On Technology: How Alexa Fits Into Amazon’s Prime Directive


Five years ago, few would have guessed that Amazon would already be ahead of the top tech companies vying to be leaders in home automation. But Jeff Bezos, the founder and chief executive of the company, has been shaping this vision since the earliest days of Amazon. I recently revisited “The Everything Store,” a 2013 book by Brad Stone about how Bezos transformed the start-up from an online bookstore into the e-commerce behemoth it is today. “Bezos’ long-term goal is to sell everything, everywhere,” Stone writes. “He will attempt to move faster, work his employees harder, make bolder bets and pursue both big inventions and small ones, all to achieve his grand vision for Amazon — that it be not just an everything store, but ultimately an everything company.”

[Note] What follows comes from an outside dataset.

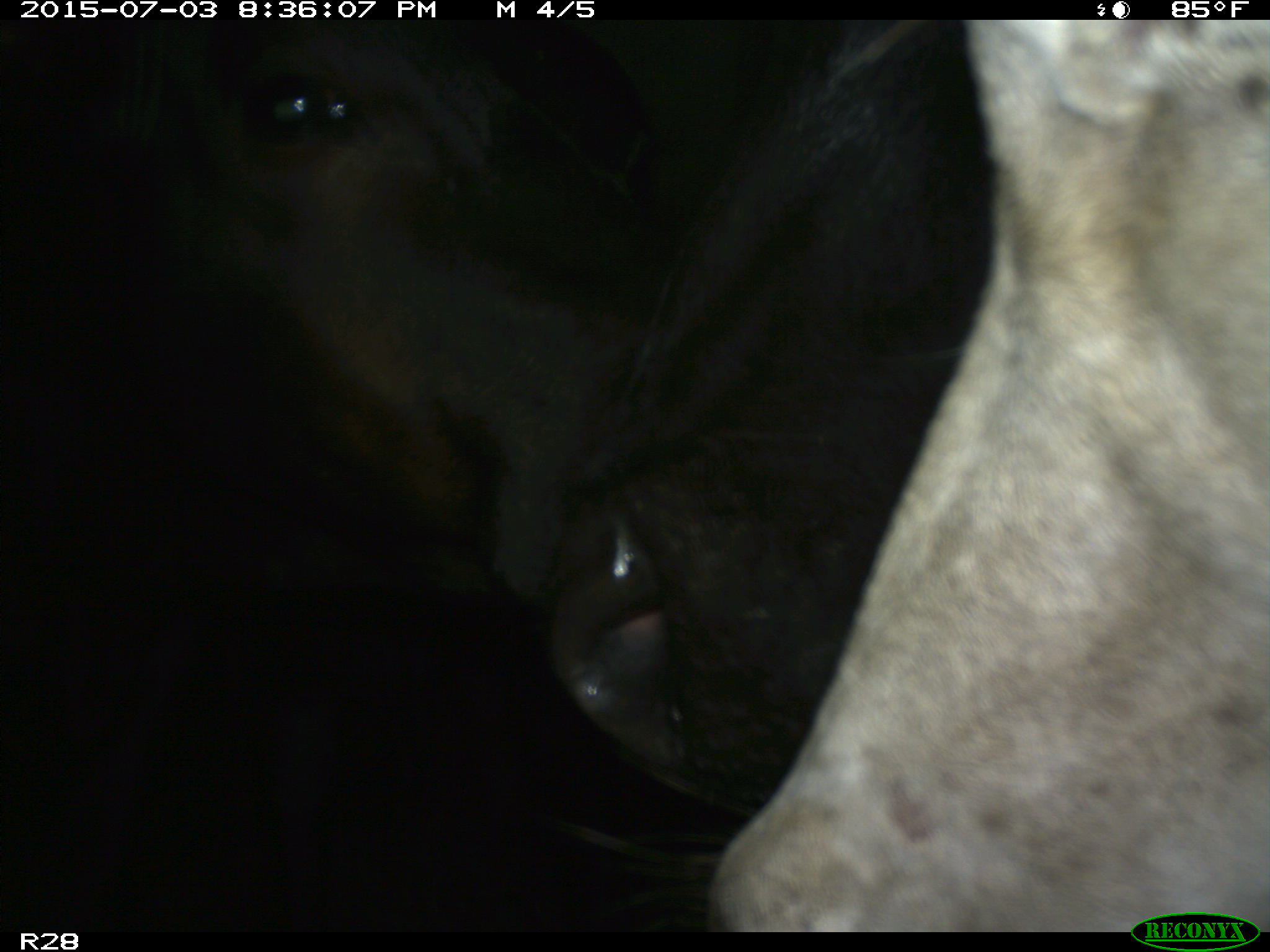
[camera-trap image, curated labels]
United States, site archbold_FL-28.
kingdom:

The fact that I live in New York, a city that thrives on accessibility, might explain why I was slow to grasp the appeal of Alexa. Here we have bodegas on every corner, most open 24 hours, in case you need to pick up a roll of toilet paper or a bottle of hot sauce in the middle of the night. But most Americans don’t live with the luxury of that immediacy. I didn’t really understand this until the holidays, when I went home to visit my mom in Virginia and we ran out of seltzer. Carbonated water is not an essential item. But in that moment, it would have been easier to quickly tell Alexa to place an order for us and forget about it until it arrived two or three days later, rather than try to remember to pick up a case of Poland Spring the next time someone made the 20-minute drive to the store. That’s the entire enticing promise of Amazon and Alexa: a much more efficient and manageable life, one in which you can outsource mundane tasks while you do something more important, like spend time with your family.

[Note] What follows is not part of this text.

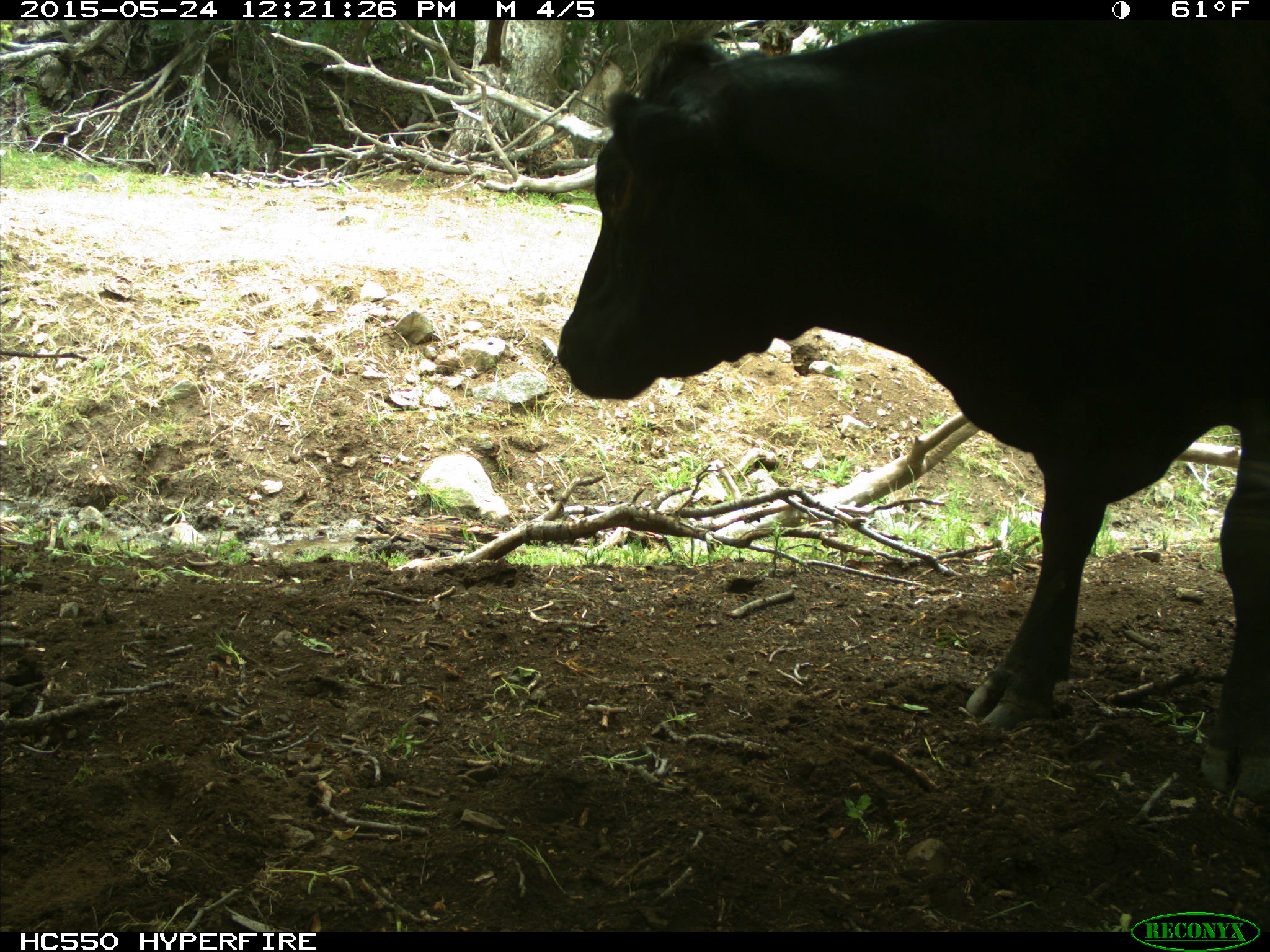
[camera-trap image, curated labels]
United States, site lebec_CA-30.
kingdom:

It’s not hard to imagine that Alexa might be displaced as rivals introduce their own efforts. Facebook is working on an intelligent assistant, called Jarvis (named for the smart computer that helps Tony Stark, or Iron Man, navigate his surroundings), as is Microsoft. There are rumors that Apple is working on a major update for Siri. Google is currently Amazon’s closest competitor. The company has spent decades organizing the world’s information and learning about our habits and preferences in the process, so that it will one day know what we want even before we do. Search, then, will evolve away from the actual act of searching to the act of surfacing. The company is working on a version of artificial intelligence called Google Assistant to perfect that very ability.

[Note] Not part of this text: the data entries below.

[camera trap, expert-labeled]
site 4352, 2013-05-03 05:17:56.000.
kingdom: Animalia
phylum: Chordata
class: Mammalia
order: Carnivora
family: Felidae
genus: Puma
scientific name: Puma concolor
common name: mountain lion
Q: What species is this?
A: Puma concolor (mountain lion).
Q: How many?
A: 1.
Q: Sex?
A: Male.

But while Google is working to anticipate your needs, Amazon is readying itself to be the only place you need to go to fulfill them. Thinking about Amazon’s restraints — the company has never tried to introduce a social network or an email service, for example — you can understand something about the future Amazon seems to envision: A time when no screen is needed at all, just your voice.

Anand Sanwal, the chief executive of CB Insights, a trend-forecasting start-up in New York, told me that Amazon has something that its competitors only dream of — consumer attention and trust. “In the last few years, Amazon has become the search engine for consumer products, instead of Google,” he said. “If you’re going to buy something, and you already have an Amazon account, you’re probably going to just buy it there. With Google, you still have to go to Amazon or Walmart.” Amazon is investing in supply trailers, drones and fulfillment centers to develop its own postal service and delivery system. And it’s still pushing its Dash buttons, those small pieces of hardware with one purpose: to order a single item from Amazon, like laundry detergent or dish soap. They seem unnecessary, until you consider them with all of Amazon’s other efforts: It’s not just an everything store, or even an everything company, but an everywhere (and anytime!) store.


Photo illustration by Adam Ferriss. Matthew Stockman/Getty Images.

The various products that Amazon is planning to roll out — including Pantry and Fresh, its grocery service — can be easily baked into default Alexa services. Restaurants, the company’s version of Seamless, already is. All this in turn brings in more money for Amazon. As Limp put it back in July: “The nice thing about the Amazon device business is that when we sell a device, generally people buy more bluejeans. And little black dresses. And shoes.”

There’s a theory that behavioral economists use to explain our consumption habits called “hyperbolic discounting,” which is the tendency to choose short-term rewards over long-term gains. The “marshmallow test” of the 1960s tested the ability of preschoolers to resist temptation — the titular marshmallow, within reach — with the promise that they would be rewarded with two if they waited. In the experiment’s most popular interpretation, those who had self-control grew up to be much more successful than those who did not. It is one of the most formative studies in self-control and how people make decisions. Alexa is the ultimate marshmallow test, and most of us are failing. We are being conditioned, as a population, to never wait, to never delay our gratification, to accept thoughtless, constant consumption as the new norm. But how we think about consumption and willpower carry enormous implications for the environment and the culture of society as a whole. Think about that the next time you ask Alexa to order you another roll of toilet paper.

Correction: January 26, 2017
An earlier version of this article misstated the total number of marshmallows offered to the preschool subjects of the “marshmallow test” of the 1960s. If the subjects could resist the temptation of a single marshmallow, they were rewarded with one more — not two more.